SIP projections with a mutual fund calculator
A mutual fund return calculator is a practical tool for estimating how much wealth you can create through SIPs over different time horizons. It calculates the final corpus based on your monthly investment, expected annual returns, and tenure.
For example, consider an SIP of Rs. 10,000 per month with an assumed annual return of 12%:
- Over 5 years, you would invest Rs. 6 lakh, which could grow to around Rs. 8.24 lakh.
- Over 10 years, the total investment of Rs. 12 lakh could grow to approximately Rs. 23 lakh.
- Over 20 years, investing Rs. 24 lakh might grow to nearly Rs. 76 lakh, showcasing the exponential effect of long-term compounding.
Using a mutual fund calculator helps investors plan more effectively, adjusting inputs like SIP amount, duration, or expected return to align with specific financial goals.
How to start investing in SBI Mutual Fund SIPs
Starting an SIP with SBI Mutual Fund is straightforward and can be done online or through authorised distributors. Here are the steps:
- Define your goal: Determine what you are saving for—retirement, education, buying a house, or wealth accumulation.
- Select a suitable fund: Based on your risk appetite, choose from SBI’s wide range of equity, debt, or hybrid schemes.
- Use a mutual fund calculator: Estimate how much you need to invest monthly to achieve your target corpus.
- Complete KYC: Ensure your Know Your Customer (KYC) formalities are completed.
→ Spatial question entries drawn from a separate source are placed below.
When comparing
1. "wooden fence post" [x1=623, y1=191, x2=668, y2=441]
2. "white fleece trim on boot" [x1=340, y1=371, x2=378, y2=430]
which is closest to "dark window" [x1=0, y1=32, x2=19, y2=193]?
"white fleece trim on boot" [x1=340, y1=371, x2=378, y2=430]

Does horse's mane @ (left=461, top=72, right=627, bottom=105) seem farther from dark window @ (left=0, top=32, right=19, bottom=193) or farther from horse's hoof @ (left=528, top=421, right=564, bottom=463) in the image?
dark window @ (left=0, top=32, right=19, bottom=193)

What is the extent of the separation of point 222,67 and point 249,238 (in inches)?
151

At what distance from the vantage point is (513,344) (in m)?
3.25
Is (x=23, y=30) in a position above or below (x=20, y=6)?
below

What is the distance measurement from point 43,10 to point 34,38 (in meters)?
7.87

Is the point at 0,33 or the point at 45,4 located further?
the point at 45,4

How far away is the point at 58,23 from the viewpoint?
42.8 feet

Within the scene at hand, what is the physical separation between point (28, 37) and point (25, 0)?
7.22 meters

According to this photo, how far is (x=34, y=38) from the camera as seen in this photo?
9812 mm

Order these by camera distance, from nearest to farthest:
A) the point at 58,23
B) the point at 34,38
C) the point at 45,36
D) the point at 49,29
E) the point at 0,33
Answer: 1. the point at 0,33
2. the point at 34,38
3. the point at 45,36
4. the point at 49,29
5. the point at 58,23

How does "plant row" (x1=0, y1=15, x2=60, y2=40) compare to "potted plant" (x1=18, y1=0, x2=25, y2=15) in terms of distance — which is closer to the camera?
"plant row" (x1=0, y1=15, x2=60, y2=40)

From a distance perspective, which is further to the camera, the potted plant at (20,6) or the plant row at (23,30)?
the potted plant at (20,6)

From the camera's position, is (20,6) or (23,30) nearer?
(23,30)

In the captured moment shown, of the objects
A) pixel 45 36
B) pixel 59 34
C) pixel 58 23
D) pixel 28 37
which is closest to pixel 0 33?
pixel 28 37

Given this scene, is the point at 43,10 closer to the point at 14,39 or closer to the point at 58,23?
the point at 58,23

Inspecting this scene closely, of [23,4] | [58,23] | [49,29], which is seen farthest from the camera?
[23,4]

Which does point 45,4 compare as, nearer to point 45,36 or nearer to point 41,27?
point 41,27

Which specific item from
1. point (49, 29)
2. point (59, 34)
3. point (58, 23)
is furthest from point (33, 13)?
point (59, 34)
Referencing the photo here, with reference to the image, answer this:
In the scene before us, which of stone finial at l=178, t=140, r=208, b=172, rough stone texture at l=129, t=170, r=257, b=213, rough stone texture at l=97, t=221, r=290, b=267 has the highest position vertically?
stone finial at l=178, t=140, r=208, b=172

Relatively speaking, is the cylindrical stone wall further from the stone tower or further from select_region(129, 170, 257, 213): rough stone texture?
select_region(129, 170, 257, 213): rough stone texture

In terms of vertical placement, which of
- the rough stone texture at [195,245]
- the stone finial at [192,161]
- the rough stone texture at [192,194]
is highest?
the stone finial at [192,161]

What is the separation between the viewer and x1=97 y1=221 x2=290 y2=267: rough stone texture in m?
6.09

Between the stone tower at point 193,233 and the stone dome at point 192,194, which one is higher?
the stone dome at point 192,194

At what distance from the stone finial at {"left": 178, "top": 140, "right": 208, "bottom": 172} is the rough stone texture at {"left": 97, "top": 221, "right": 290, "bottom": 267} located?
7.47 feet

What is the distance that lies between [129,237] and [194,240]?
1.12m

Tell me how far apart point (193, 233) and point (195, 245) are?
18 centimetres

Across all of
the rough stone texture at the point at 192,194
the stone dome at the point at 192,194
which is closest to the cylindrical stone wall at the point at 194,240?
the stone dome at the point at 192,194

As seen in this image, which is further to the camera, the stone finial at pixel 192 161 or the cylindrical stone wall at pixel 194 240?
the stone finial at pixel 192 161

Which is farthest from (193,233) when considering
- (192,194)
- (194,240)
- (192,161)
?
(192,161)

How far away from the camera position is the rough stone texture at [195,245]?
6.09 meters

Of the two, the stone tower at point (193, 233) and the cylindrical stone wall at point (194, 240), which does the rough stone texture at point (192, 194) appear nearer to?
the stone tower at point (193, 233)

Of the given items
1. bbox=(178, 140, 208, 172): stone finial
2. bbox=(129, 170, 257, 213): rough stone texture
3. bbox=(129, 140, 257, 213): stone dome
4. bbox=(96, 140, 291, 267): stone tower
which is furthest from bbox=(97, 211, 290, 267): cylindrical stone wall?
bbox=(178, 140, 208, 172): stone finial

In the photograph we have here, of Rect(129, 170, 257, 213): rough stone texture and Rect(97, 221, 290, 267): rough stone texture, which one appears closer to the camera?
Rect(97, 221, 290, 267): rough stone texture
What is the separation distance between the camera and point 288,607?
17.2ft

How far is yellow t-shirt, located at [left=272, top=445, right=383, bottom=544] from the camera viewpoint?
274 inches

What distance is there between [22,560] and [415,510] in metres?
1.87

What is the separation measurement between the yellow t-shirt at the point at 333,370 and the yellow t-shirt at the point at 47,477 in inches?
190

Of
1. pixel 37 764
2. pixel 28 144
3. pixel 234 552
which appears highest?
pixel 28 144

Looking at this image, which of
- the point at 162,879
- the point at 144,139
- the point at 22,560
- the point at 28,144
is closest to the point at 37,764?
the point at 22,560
- Set up SIP: Choose the monthly SIP amount, select the date, and link your bank account for auto-debit.
- Monitor regularly: Review the performance of your SIP periodically and adjust as your financial situation changes.
Factors to consider when investing in multibagger funds
While multibagger returns are attractive, it is essential to keep in mind the associated risks:
- Volatility: Sectoral funds, like technology funds, can fluctuate significantly based on market trends, regulation, and global events.
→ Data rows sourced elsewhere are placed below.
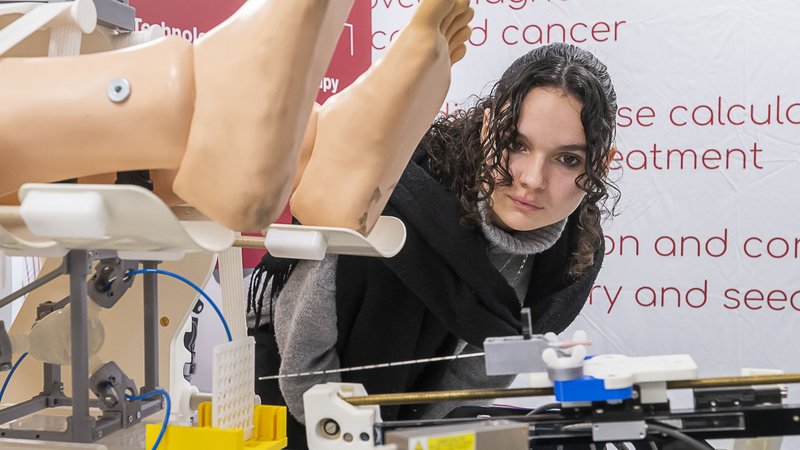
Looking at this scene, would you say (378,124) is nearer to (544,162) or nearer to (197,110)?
(197,110)

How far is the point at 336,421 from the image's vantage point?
27.2 inches

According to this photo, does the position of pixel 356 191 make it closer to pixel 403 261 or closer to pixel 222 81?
pixel 222 81

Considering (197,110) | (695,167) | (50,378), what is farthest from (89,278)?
(695,167)

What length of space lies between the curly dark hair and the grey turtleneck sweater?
68 mm

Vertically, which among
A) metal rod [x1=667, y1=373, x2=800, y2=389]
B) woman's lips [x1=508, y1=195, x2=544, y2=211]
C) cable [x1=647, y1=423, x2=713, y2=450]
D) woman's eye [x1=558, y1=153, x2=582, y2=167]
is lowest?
cable [x1=647, y1=423, x2=713, y2=450]

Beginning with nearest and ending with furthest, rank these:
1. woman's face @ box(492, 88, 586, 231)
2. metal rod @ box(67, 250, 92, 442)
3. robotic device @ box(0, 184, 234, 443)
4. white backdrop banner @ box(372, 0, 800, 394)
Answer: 1. robotic device @ box(0, 184, 234, 443)
2. metal rod @ box(67, 250, 92, 442)
3. woman's face @ box(492, 88, 586, 231)
4. white backdrop banner @ box(372, 0, 800, 394)

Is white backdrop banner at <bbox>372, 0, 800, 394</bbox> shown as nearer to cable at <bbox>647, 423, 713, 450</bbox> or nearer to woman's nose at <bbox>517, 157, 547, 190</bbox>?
woman's nose at <bbox>517, 157, 547, 190</bbox>

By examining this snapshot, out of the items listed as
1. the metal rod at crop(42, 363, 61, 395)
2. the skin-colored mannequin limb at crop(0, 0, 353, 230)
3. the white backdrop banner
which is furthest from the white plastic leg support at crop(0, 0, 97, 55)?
the white backdrop banner

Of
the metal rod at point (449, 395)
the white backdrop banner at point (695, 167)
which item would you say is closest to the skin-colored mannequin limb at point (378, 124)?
the metal rod at point (449, 395)

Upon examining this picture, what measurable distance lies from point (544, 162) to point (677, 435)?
0.59m

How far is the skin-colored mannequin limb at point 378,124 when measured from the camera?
61cm

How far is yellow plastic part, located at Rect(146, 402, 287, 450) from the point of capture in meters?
0.67

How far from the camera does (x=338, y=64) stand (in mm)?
1729

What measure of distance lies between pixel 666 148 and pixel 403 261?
3.21 feet
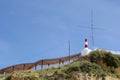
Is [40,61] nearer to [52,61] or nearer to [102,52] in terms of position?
[52,61]

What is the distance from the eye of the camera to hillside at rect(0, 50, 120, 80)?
2177 centimetres

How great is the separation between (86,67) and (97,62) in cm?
136

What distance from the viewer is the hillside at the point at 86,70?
2177cm

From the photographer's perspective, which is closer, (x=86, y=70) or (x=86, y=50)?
(x=86, y=70)

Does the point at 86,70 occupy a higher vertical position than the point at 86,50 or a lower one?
lower

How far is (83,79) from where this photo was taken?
2138 cm

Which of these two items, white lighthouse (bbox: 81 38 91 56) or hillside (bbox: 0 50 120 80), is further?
white lighthouse (bbox: 81 38 91 56)

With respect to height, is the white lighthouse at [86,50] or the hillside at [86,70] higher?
the white lighthouse at [86,50]

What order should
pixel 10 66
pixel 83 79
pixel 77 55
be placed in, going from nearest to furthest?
pixel 83 79 → pixel 77 55 → pixel 10 66

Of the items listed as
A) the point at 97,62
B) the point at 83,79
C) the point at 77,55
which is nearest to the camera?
the point at 83,79

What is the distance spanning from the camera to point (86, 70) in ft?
71.7

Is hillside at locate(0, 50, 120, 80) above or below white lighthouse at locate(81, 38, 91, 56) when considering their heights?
below

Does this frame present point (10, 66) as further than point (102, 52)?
Yes

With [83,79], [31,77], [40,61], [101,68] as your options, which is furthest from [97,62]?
[40,61]
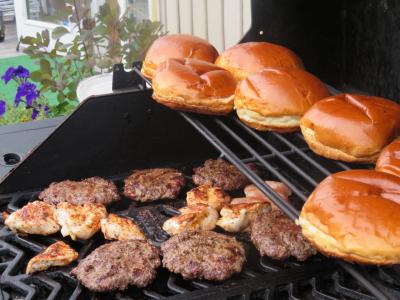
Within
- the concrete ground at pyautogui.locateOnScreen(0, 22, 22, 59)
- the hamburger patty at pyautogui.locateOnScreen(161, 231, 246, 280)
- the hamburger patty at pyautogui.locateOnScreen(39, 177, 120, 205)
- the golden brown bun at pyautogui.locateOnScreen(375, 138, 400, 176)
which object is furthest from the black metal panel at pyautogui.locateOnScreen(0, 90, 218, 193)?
the concrete ground at pyautogui.locateOnScreen(0, 22, 22, 59)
- Timing: High-growth funds often perform cyclically, so entering at the right phase matters.
- Diversification: Avoid putting all your money into one fund or sector; diversify across asset classes to manage risk.
- Long-term horizon: Stay invested for at least five to seven years in equity funds to ride out short-term volatility.
Lessons from FY25
FY25 highlighted the importance of staying informed and investing in sectors with favourable growth prospects. Investors who participated in the technology boom, either through SIP or lumpsum investments, reaped significant rewards.
However, past performance does not guarantee future results. Instead of chasing short-term returns, investors are advised to build a balanced portfolio aligned to their goals, time horizon, and risk profile. SIPs in diversified schemes like those offered by SBI Mutual Fund can help achieve steady, long-term wealth creation.
Final thoughts
The financial year 2025 will be remembered as a year when certain mutual fund schemes, particularly technology-focused ones, delivered multibagger returns and significantly outperformed the broader market. While the Mirae Asset Hang Seng TECH ETF FoF topped the charts, SBI Mutual Fund schemes also provided commendable gains, reinforcing the value of consistent investing through SIPs.
By leveraging tools like a mutual fund calculator, selecting suitable SBI Mutual Fund schemes, and following a disciplined SIP approach, investors can enhance their chances of building substantial wealth over time. As always, aligning your investments with your financial objectives and risk tolerance remains the cornerstone of successful investing.